A new way to detect explosives and an alternative to antibiotics for animals are among 19 research projects at The University of Queensland to secure funding to build the state’s future.
The Queensland Government’s Advance Queensland Research Fellowships Scheme will fund the research projects over three years– up to $100,000 per year for seven mid-career fellowships and $60,000 per year for 12 early career fellowship - amounting to up to $4.26 million.
UQ Vice-Chancellor and President Professor Peter Høj said the funding would help drive the 19 research projects towards creating transformational products, jobs and business opportunities for the state.
“For example, our researchers are developing molecules to propagate avocado cuttings, a process which has to date had a notoriously low success rate, hampering the Queensland industry from achieving its potential,” Professor Høj said.

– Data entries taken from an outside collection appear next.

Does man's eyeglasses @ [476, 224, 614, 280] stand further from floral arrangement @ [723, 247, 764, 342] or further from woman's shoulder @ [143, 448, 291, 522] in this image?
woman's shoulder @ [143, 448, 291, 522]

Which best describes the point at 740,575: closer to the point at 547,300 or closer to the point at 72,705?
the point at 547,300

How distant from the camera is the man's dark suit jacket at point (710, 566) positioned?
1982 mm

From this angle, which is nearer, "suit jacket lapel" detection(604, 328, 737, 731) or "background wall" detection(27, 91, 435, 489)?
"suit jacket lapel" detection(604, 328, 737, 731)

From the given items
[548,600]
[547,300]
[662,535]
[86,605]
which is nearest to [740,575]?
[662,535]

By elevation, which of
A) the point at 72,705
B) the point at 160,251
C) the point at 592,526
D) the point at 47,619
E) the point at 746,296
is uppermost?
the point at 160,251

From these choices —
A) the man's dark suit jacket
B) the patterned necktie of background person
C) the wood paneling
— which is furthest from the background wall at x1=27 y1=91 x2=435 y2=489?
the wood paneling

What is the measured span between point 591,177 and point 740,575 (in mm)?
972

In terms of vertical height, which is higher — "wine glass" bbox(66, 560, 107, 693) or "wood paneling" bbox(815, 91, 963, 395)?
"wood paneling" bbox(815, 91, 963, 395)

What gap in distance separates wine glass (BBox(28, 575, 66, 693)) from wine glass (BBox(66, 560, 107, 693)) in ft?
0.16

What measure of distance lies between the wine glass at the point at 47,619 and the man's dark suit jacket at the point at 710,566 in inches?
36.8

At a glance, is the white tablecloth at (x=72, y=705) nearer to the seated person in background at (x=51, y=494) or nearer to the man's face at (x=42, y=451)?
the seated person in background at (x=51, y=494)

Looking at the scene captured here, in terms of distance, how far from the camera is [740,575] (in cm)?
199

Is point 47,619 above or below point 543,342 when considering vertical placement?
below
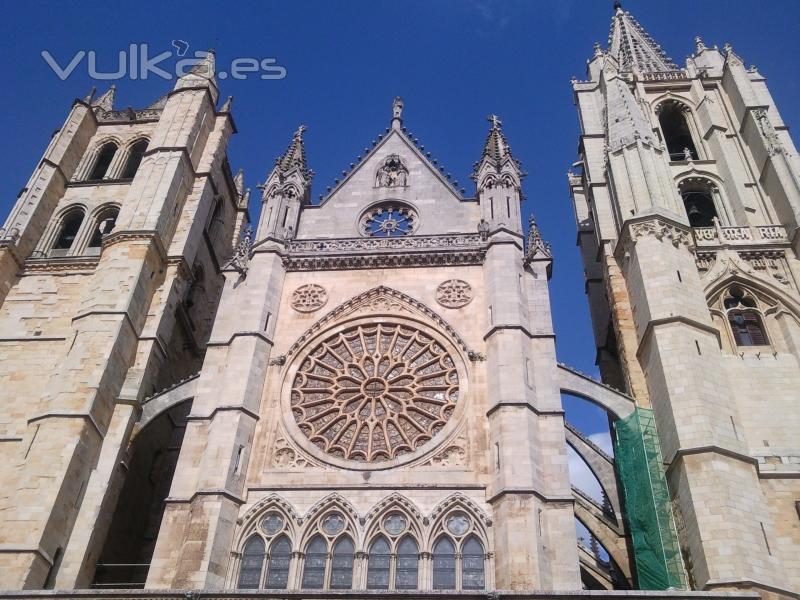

“If successful, this innovation could boost Queensland’s agriculture industry by enabling rapid production of elite varieties.”
Professor Høj said each of the 19 research projects had the potential to create meaningful change for Queensland and further afield.
“As the state’s largest university and one of the world’s top 50 universities on two key rankings, UQ has an enormous role to play in Queensland’s future, creating new jobs, products and businesses,” he said.
“One team is using native spinifex grass to create ultra-thin and strong latex for condoms and medical gloves.
“Another is developing a new generation of antibiotic-free feed for livestock, and yet another is developing a luminescence-based sensor for the detection of explosives in a technique that could circumvent the need to approach and swab dangerous devices.
“These projects hold great potential on an international scale – in agriculture, health and medical and policing fields – with flow-on effects for the state.”
Previous UQ research has led to global use of the Gardasil cervical cancer vaccine, the superconductor technology in most MRI machines and the Triple P Parenting Program.
Six UQ PhD students also received scholarships under the scheme, which is administered by the Department of Science, Information Technology and Innovation (DSITI). A full list is below.
Advance Queensland Research Fellowships: Further detail on fellowships and research is available here
Mid-career: Up to $100,000 a year for three years.
- Dr Pratheep Kumar Annamalai (AIBN) – Easily deconstructed spinifex nanofibers for enhancement of high-performance construction materials
- Dr Alice Hayward (QAAFI) – MICROpropagator – A plant propagation platform based on novel biomolecules
- Shihu Hu (EAIT) – Energy positive domestic wastewater treatment
- Dr James Kesby (QBI) – Establishing therapeutic links between early dopamine function and schizophrenia
- Dr Li Li (AIBN) – Engineering nano hybrid platforms for oral vaccination combined with animal feed
- Dr Yah Leng Lim (EAIT) – Compact terahertz laser imaging system for early skin cancer detection
- Dr Paul Shaw (SCIENCE) – Development of a luminescence-based sensor for the detection of explosives.
Early-career: Up to $60,000 a year for three years.
- Dr Nasim Amiralian (AIBN) – Advancement and commercialisation of spinifex nanocellulose- enhanced rubber products
- Dr Farhad Fatehi (MABS) – Using telemedicine for improving diabetes management in Queensland
- Dr Muxina Konarova (AIBN) – Sustainable production of ethanol fuel from waste-gas
- Dr Paul Luckman (EAIT) – Commercial scale production of N-Sorptive superabsorbent biopolymers for sugarcane fertilisers
- Dr Gabriele Netzel (QAAFI) – Managing the detrimental effects of indospicine through rumen metabolism
- Dr Juan Ortiz (Science) – Maximising GBR resilience by integrating physiology, evolutionary biology, and macroecology
- Dr Hong Peng (EAIT) – Unlocking Queensland's bauxite ore reserves through process technology innovation
- Dr Pradeep Shukla (EAIT) – Upscaling and developing on-site cyanide plant for gold/base metal mines
- Dr Sergio Galindo-Torres (EAIT) – Pushing the boundaries of current numerical geotechnical modelling capabilities
- Dr Yifan Wang (EAIT) – Reconfigurable mm-wave antenna systems for satellite communications
- Dr Arnold Wiliem (EAIT) – Reconfigurable mm-wave antenna systems for satellite communications
- Dr Meihau Yu (AIBN) – Nano-pollen encapsulated lysozyme: a safe alternative to antibiotics for livestock.
Advance Queensland PhD Scholarships:
- Miss Rebecca Garrad – Pastures as tools for pest suppression
- Dr Johanna Lynch – 'Sense of safety': a new way to see mental health?
- Mr Nicholas McCarthy – Breathing fire: understanding the meteorology of pyro-convection in bushfires.
- Mrs Rebecca Stockwell – Hospital environments and the spread of cough aerosols
- Mr Eric Wu – Development of a 'Smart' Heart Assist Device.
Advance Queensland Aboriginal and Torres Strait Islander PhD Scholarship:
- Mr Troy Meston – An indigenous journey through the 21st century educational landscapes of new metrics.